The Juno profiler will tell you which lines of code are allocating. @code_warntype can help you figure out if it’s an inference thing.

3 Likes

Thanks, I will try it

Hi, I have one new question to ask you, because I cannot find similar questions on the internet.

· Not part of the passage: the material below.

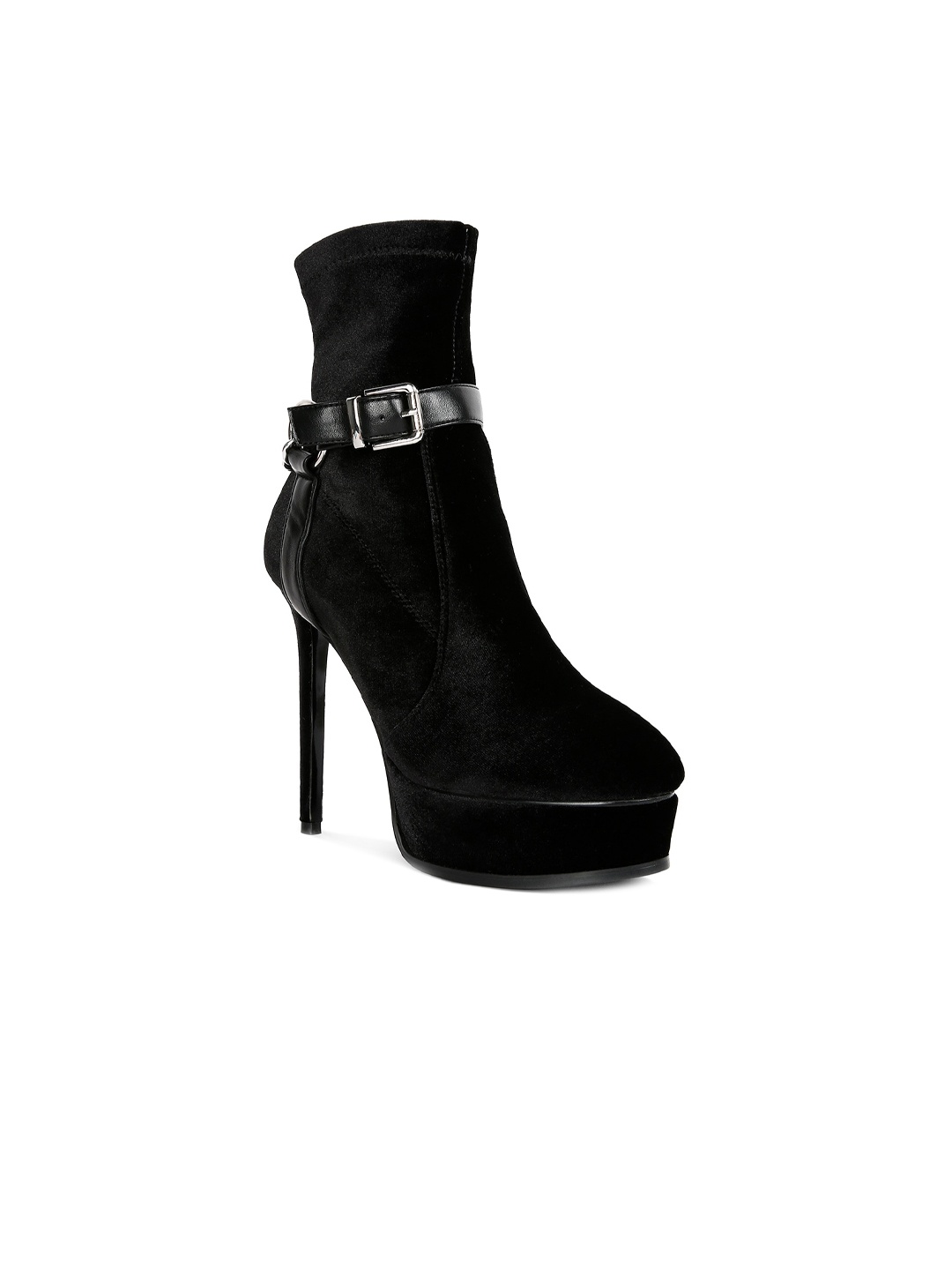 

RAG & CO Women High Platform Velvet Ankle Winter Boots, Black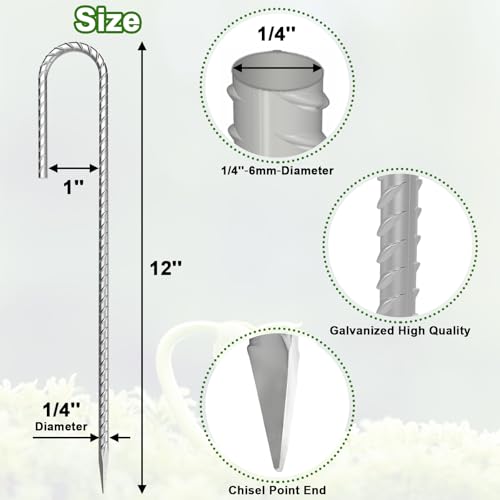 Rebar-Stakes-12-Inch J Hook Galvanized Garden Tent Stakes Heavy Duty (J-12 Inch-50 Pcs / J-12 Inch-Φ1/4"-Galvanized)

I plan to expand my equations to accelerate the program and my problem is here, a simple example can explain my question, if initially the program is

function Eq(dy, y, p, t)
    para01, para02 = p
    dy[1] = dot(para01 * y[2], para02 * y[1]) - y[2]
    dy[2] = dot(para01 * y[1], exp.(para02 * y[2])) - y[3]
    dy[3] = -dot(para01 * y[3], para02 * y[1]) - y[1]
end

using DifferentialEquations, LinearAlgebra, Plots

para01 = [1.0, 2.0]
para02 = [3.0, 4.0]

tstart = 0
tend = 1e-2
tspan = (tstart, tend)
u0 = [0.0, 0.0, 1.0]
p = (para01, para02)
prob = ODEProblem(Eq, u0, tspan, p)
sol = solve(prob, Tsit5())
plot(sol.t, sol[1, :])r paste code here

Then I expand it to

function Eq(dy, y, p, t)
    para01, para02 = p

    for ii = 1:length(para01)
        dy[1] += para01[ii] * y[2] * para02[ii] * y[1]
        dy[2] += para01[ii] * y[1] * exp(para02[ii] * y[2])
        dy[3] += -para01[ii] * y[3] * para02[ii] * y[1]
    end

    dy[1] -= y[2]
    dy[2] -= y[3]
    dy[3] -= y[1]

end

using DifferentialEquations, LinearAlgebra, Plots

para01 = [1.0, 2.0]
para02 = [3.0, 4.0]

tstart = 0
tend = 1e-2
tspan = (tstart, tend)
u0 = [0.0, 0.0, 1.0]
p = (para01, para02)
prob = ODEProblem(Eq, u0, tspan, p)
sol = solve(prob, Tsit5())
plot(sol.t, sol[1, :])

From my understanding, they should be the same, but the final result is different, and here is a very simple case which may not help, but for my real program, if I do this expansion, it can decrease the time by a factor of 3, the problem is the result is different with and without expansion. Thanks in advance!

Changes in operation ordering will change the floating point result. That’s just a property of floating point arithmetic. If you decrease the tolerance and the ODE is not chaotic, they will converge to the same value.